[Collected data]
<<<<
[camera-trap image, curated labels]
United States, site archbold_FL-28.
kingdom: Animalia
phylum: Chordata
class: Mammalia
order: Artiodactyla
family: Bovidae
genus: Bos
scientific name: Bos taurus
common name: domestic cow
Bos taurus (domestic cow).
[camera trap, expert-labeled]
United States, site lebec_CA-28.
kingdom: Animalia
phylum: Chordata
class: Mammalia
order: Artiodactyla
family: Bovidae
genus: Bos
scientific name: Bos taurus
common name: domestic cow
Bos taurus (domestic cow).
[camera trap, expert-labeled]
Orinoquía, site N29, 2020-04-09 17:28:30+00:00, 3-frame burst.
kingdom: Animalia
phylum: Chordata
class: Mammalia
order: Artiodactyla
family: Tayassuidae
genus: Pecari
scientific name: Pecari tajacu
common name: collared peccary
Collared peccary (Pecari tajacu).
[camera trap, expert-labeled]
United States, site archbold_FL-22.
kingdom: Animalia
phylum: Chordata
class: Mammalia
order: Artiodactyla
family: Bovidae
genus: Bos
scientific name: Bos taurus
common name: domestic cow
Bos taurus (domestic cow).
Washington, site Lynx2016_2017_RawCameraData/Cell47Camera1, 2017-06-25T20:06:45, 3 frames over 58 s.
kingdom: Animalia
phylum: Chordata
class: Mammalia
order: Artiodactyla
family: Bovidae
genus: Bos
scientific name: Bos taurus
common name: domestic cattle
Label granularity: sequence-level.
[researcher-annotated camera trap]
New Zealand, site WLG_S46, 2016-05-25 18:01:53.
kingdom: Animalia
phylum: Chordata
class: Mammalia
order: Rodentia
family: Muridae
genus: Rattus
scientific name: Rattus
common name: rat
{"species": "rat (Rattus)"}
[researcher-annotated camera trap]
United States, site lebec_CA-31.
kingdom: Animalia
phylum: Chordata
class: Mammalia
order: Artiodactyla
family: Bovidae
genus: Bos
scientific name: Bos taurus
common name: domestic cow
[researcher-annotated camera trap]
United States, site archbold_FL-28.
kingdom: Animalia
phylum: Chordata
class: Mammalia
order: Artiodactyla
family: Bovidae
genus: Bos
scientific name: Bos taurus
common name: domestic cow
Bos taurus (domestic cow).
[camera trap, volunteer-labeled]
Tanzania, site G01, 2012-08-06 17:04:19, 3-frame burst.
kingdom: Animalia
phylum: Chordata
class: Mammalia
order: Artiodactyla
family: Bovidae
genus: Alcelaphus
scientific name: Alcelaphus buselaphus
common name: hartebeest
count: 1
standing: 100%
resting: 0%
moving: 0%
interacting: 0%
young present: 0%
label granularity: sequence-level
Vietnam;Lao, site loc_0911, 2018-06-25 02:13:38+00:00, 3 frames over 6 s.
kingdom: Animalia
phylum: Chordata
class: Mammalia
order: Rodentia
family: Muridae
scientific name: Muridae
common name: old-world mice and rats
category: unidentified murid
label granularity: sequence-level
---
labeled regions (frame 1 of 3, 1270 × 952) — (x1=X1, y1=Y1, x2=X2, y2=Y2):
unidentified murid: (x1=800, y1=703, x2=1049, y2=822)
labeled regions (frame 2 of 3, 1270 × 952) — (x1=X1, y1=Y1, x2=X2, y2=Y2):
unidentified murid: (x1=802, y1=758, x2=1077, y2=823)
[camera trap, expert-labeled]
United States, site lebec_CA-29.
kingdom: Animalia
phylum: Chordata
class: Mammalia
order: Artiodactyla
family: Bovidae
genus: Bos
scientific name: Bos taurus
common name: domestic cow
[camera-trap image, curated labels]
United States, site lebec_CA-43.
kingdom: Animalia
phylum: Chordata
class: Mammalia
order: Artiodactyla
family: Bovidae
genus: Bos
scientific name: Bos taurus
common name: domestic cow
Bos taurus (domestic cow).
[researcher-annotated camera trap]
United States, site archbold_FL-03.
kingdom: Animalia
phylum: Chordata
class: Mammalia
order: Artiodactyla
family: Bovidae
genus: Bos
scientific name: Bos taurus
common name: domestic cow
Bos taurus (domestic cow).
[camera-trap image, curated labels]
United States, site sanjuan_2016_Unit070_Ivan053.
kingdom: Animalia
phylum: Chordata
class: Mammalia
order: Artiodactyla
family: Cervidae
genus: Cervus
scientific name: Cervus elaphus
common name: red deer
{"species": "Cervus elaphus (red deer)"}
>>>>
About this task » Find how many lines of the preceding data contain "frames", and answer with that number only.

Task result » 2